3 thoughts on “The Internet is not a Punishment

  1. I wish they could too John, I have found that people have tried and been completely confused by smartarse jargon, and centres forcing them to do courses for which they have no need and no interest just to tick funding boxes. I have also seen people buy computers and an internet connection because they have seen it working somewhere else and then not been able to make theirs work, so they get cheesed off and remain analogue. I have also seen communities form their own little groups to help others, and volunteers give their free time to encourage folk to try it out. There are no medals for these people. There is no funding. They do it in the same way they showed others how to grow vegetables in the war years. Community spirit is the way to get people online, and things like the digital planet going round just gently encouraging folk to have a go. The sad bit is even if you hook them some of them will live too far from a cabinet or exchange to get a good enough connection to use the modern web to its full potential, and timeouts are too common. People then lose their confidence and lose interest.

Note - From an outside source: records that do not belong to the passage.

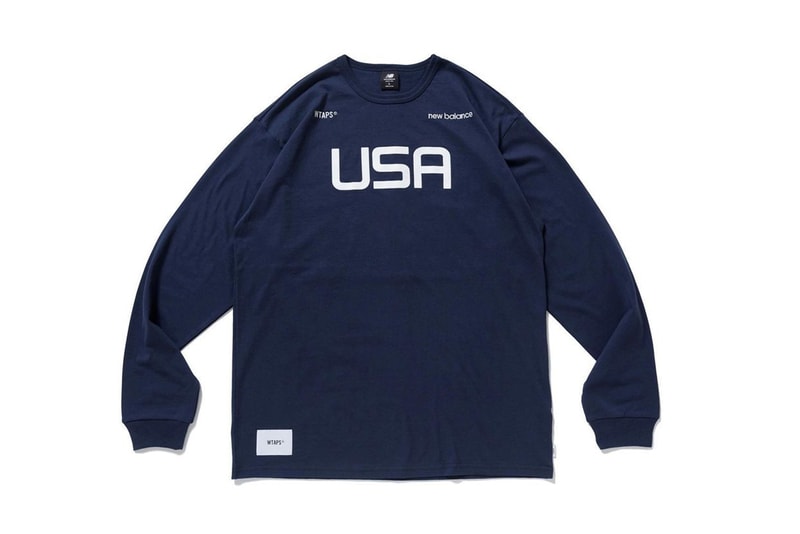 new balance 990v2 gray M990V2WT release date info store list buying guide photos price hoodie long sleeve short sleeve tee 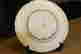 item-133978643=6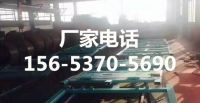 風門74_副本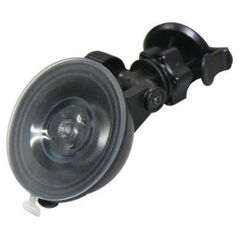 Transcend do kamery samochodowej Drive Pro 200 / przyssawka (TS-DPM1)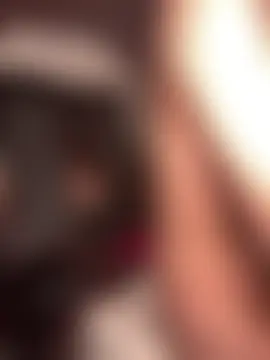 Weeissy Cameră chat live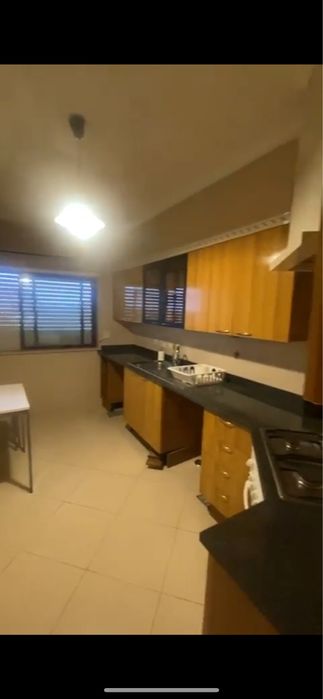 Apartamento  T1 Monte Caparica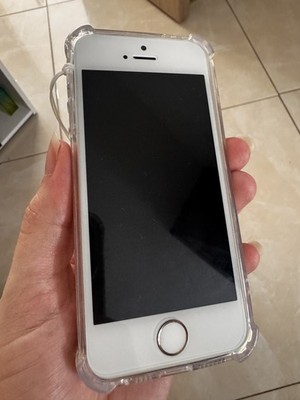 經驗證買家提供的物品圖片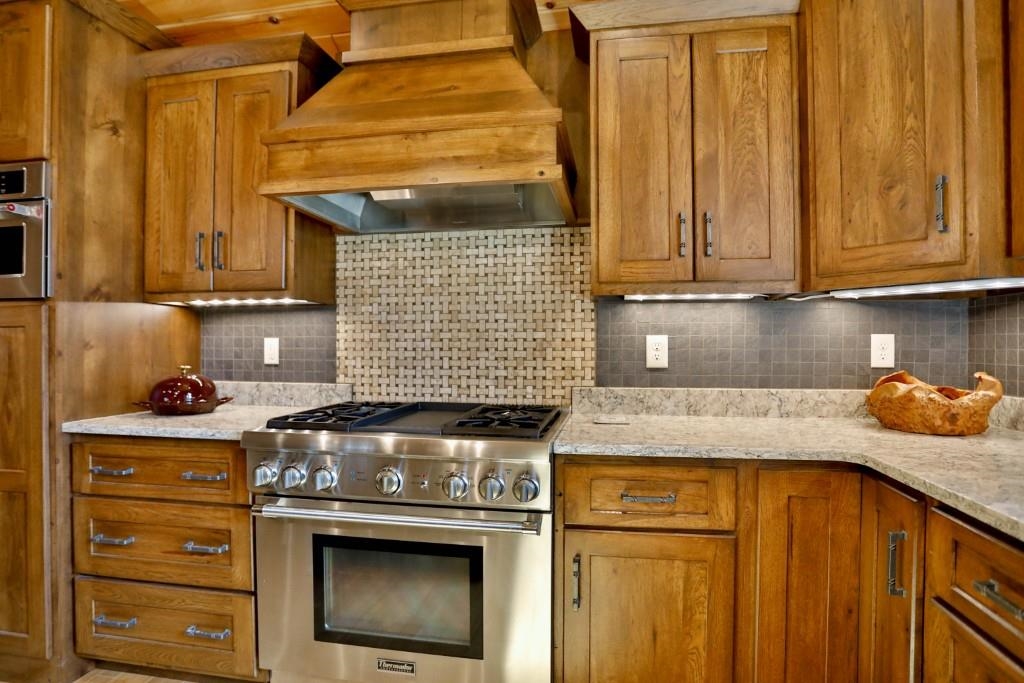 201670 Hidden Cove Lane Mosinee, WI 54455 - Photo 18 of 60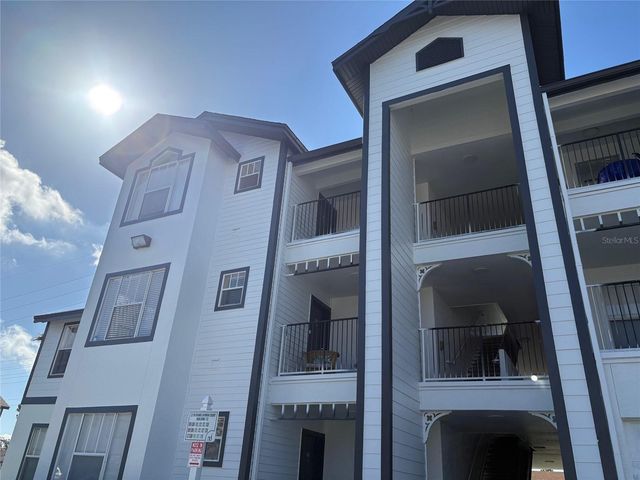 2218 GRAND CAYMAN COURT 1321, Kissimmee, FL 34741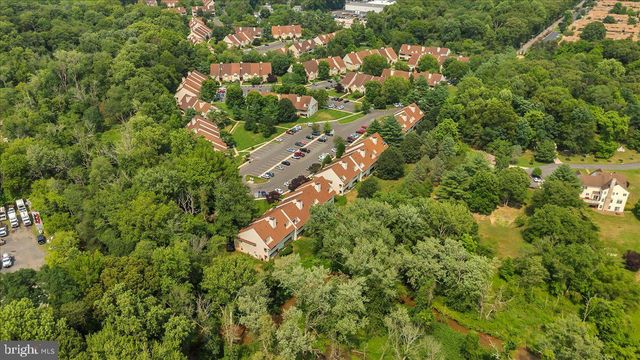 421 TAVISTOCK, Cherry Hill, NJ 08034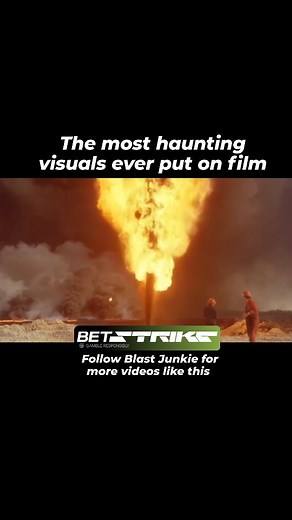 6.5K views · 112 reactions | "An essential cinematic experience....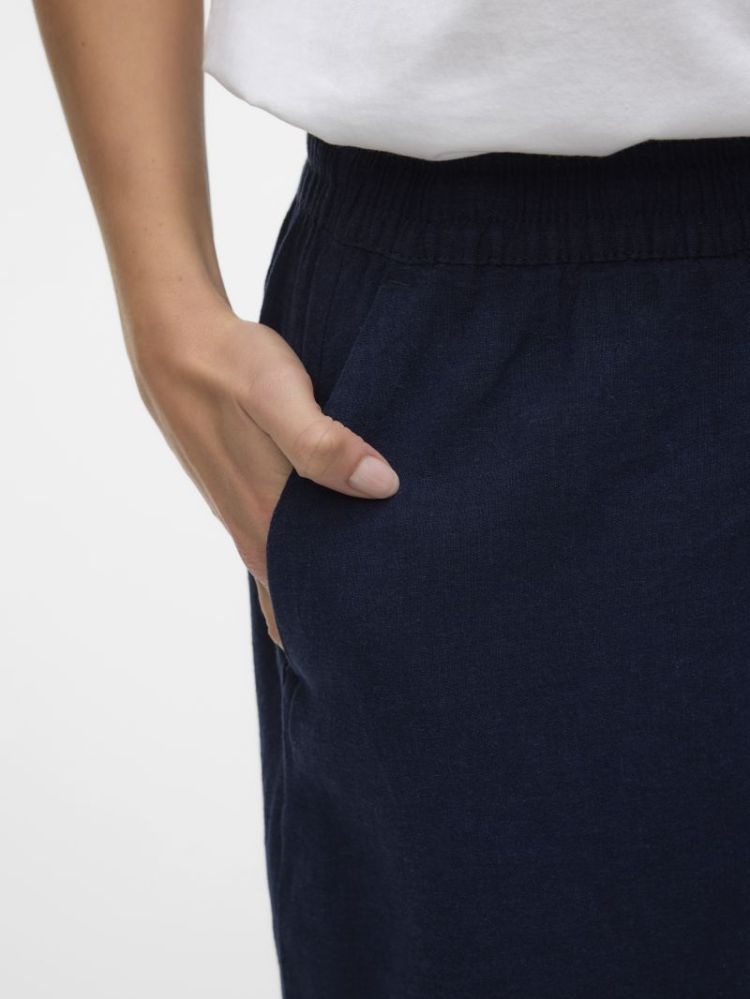 10306821 188780 Navy Bla
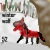 :iconwinterwolf52: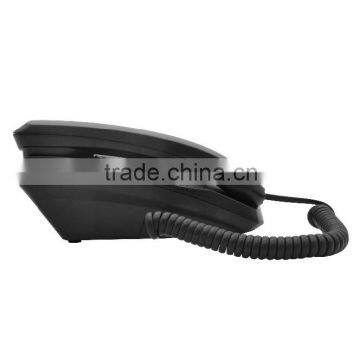 China Big Button Call id Phone Manufacturer photo-6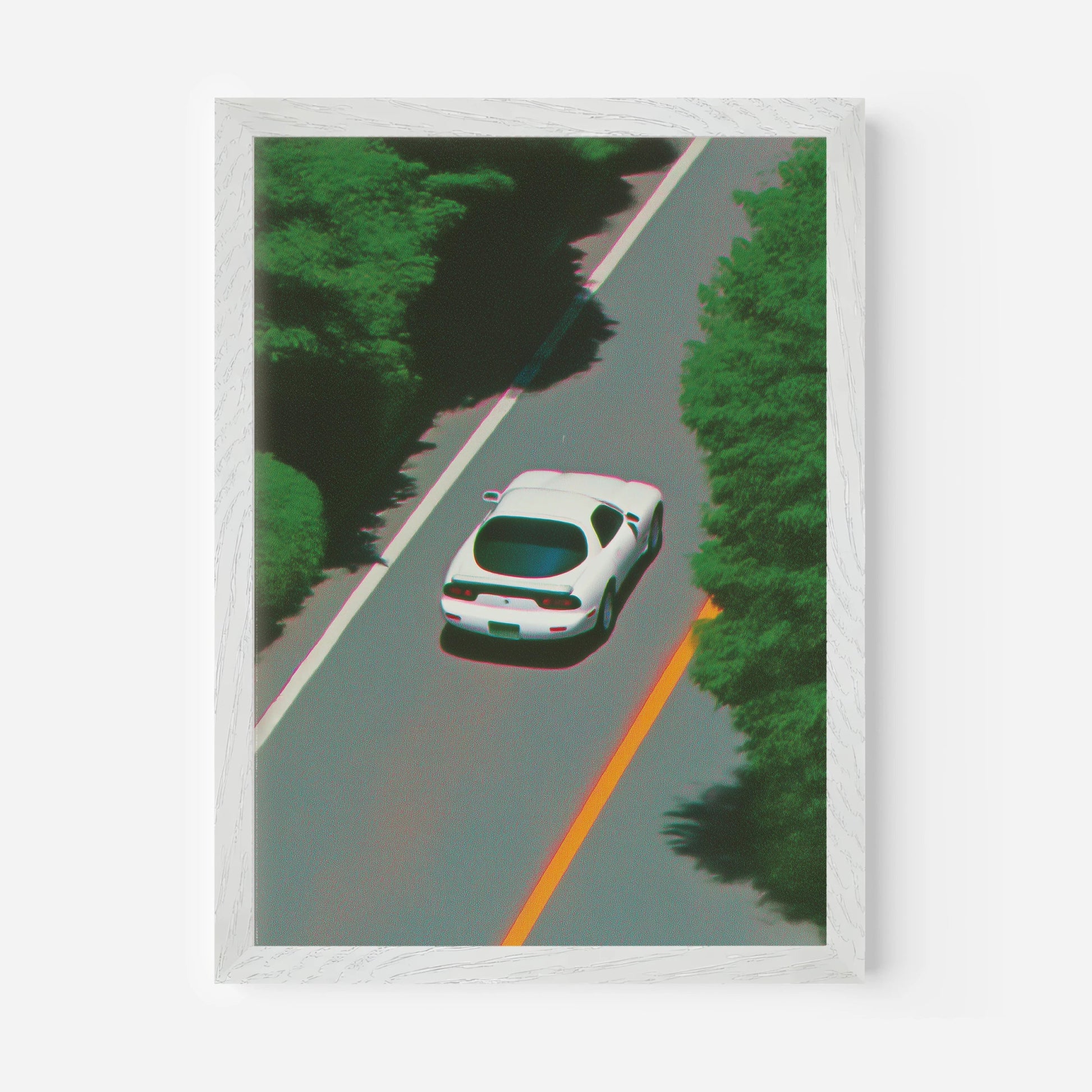 Tokyo Drift - The House Of BLOC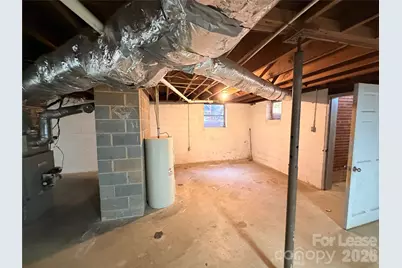 2590 Otis Dellinger Road, Lincolnton, NC 28092 - Photo 17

Until everyone has access to a fit for purpose connection a lot of our seeds fall on stony ground I am afraid, and those seeds will not germinate for many years yet. The current strategy of ‘digitalbritain’ is only for areas that will benefit the incumbent telco, and the technology they are using will not help the millions on long line lengths. Mobile and satellite are too expensive to use for anything but the basics for a lot of people, so they remain on the wrong side of a growing digital divide.

  2. Interesting post, John. It would be interesting to be able to separate the sanction (threat of losing benefits) from the technophobia/lack of interest in using the Internet.

    Should digital engagement efforts avoid focusing on officaldom e.g. registering with the jobcentre and instead focus on socially enriching and/or pleasurable activites, e.g. Facebook, hobbies, sport, etc? I can imagine decision-makers would get a lot of stick for promoting ‘frivolous’ online activity but arguably it is this kind of activity which might help give people the online habit they need to go on and explore more conventionally worthwhile uses of the internet.